• _ACTION ITEM_
For each line below, print it again exactly as shown.

[Stored data]

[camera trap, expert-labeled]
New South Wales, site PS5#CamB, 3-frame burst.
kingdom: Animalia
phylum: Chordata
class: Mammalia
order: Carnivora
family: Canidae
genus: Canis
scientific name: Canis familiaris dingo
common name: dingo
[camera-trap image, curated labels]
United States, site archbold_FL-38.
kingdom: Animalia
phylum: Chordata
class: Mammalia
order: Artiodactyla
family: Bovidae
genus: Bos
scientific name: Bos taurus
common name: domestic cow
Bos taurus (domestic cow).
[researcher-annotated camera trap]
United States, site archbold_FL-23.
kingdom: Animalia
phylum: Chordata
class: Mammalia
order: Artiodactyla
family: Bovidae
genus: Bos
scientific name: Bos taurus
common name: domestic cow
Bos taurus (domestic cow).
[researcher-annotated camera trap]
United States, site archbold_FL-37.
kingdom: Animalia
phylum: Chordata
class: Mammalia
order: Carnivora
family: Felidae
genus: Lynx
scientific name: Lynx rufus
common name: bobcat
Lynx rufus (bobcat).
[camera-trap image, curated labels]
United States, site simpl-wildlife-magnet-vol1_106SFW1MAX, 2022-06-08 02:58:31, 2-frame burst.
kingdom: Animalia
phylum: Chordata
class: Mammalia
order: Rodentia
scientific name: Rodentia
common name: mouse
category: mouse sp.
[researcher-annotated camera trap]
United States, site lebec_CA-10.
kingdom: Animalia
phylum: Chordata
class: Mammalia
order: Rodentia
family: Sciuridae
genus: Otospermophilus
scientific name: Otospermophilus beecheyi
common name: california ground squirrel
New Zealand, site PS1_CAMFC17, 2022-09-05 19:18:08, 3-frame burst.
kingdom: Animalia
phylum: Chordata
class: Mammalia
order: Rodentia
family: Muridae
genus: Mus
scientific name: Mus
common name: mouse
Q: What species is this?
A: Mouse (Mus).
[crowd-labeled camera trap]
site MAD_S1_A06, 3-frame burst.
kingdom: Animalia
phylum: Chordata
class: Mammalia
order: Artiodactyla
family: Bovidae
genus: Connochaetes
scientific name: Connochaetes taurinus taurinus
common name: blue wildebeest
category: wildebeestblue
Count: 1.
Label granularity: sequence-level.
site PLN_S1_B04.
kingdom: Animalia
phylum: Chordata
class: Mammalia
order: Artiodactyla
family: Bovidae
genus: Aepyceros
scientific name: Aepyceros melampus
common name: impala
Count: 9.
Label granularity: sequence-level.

• _EXERCISE RESPONSE_
[camera trap, expert-labeled]
New South Wales, site PS5#CamB, 3-frame burst.
kingdom: Animalia
phylum: Chordata
class: Mammalia
order: Carnivora
family: Canidae
genus: Canis
scientific name: Canis familiaris dingo
common name: dingo
[camera-trap image, curated labels]
United States, site archbold_FL-38.
kingdom: Animalia
phylum: Chordata
class: Mammalia
order: Artiodactyla
family: Bovidae
genus: Bos
scientific name: Bos taurus
common name: domestic cow
Bos taurus (domestic cow).
[researcher-annotated camera trap]
United States, site archbold_FL-23.
kingdom: Animalia
phylum: Chordata
class: Mammalia
order: Artiodactyla
family: Bovidae
genus: Bos
scientific name: Bos taurus
common name: domestic cow
Bos taurus (domestic cow).
[researcher-annotated camera trap]
United States, site archbold_FL-37.
kingdom: Animalia
phylum: Chordata
class: Mammalia
order: Carnivora
family: Felidae
genus: Lynx
scientific name: Lynx rufus
common name: bobcat
Lynx rufus (bobcat).
[camera-trap image, curated labels]
United States, site simpl-wildlife-magnet-vol1_106SFW1MAX, 2022-06-08 02:58:31, 2-frame burst.
kingdom: Animalia
phylum: Chordata
class: Mammalia
order: Rodentia
scientific name: Rodentia
common name: mouse
category: mouse sp.
[researcher-annotated camera trap]
United States, site lebec_CA-10.
kingdom: Animalia
phylum: Chordata
class: Mammalia
order: Rodentia
family: Sciuridae
genus: Otospermophilus
scientific name: Otospermophilus beecheyi
common name: california ground squirrel
New Zealand, site PS1_CAMFC17, 2022-09-05 19:18:08, 3-frame burst.
kingdom: Animalia
phylum: Chordata
class: Mammalia
order: Rodentia
family: Muridae
genus: Mus
scientific name: Mus
common name: mouse
Q: What species is this?
A: Mouse (Mus).
[crowd-labeled camera trap]
site MAD_S1_A06, 3-frame burst.
kingdom: Animalia
phylum: Chordata
class: Mammalia
order: Artiodactyla
family: Bovidae
genus: Connochaetes
scientific name: Connochaetes taurinus taurinus
common name: blue wildebeest
category: wildebeestblue
Count: 1.
Label granularity: sequence-level.
site PLN_S1_B04.
kingdom: Animalia
phylum: Chordata
class: Mammalia
order: Artiodactyla
family: Bovidae
genus: Aepyceros
scientific name: Aepyceros melampus
common name: impala
Count: 9.
Label granularity: sequence-level.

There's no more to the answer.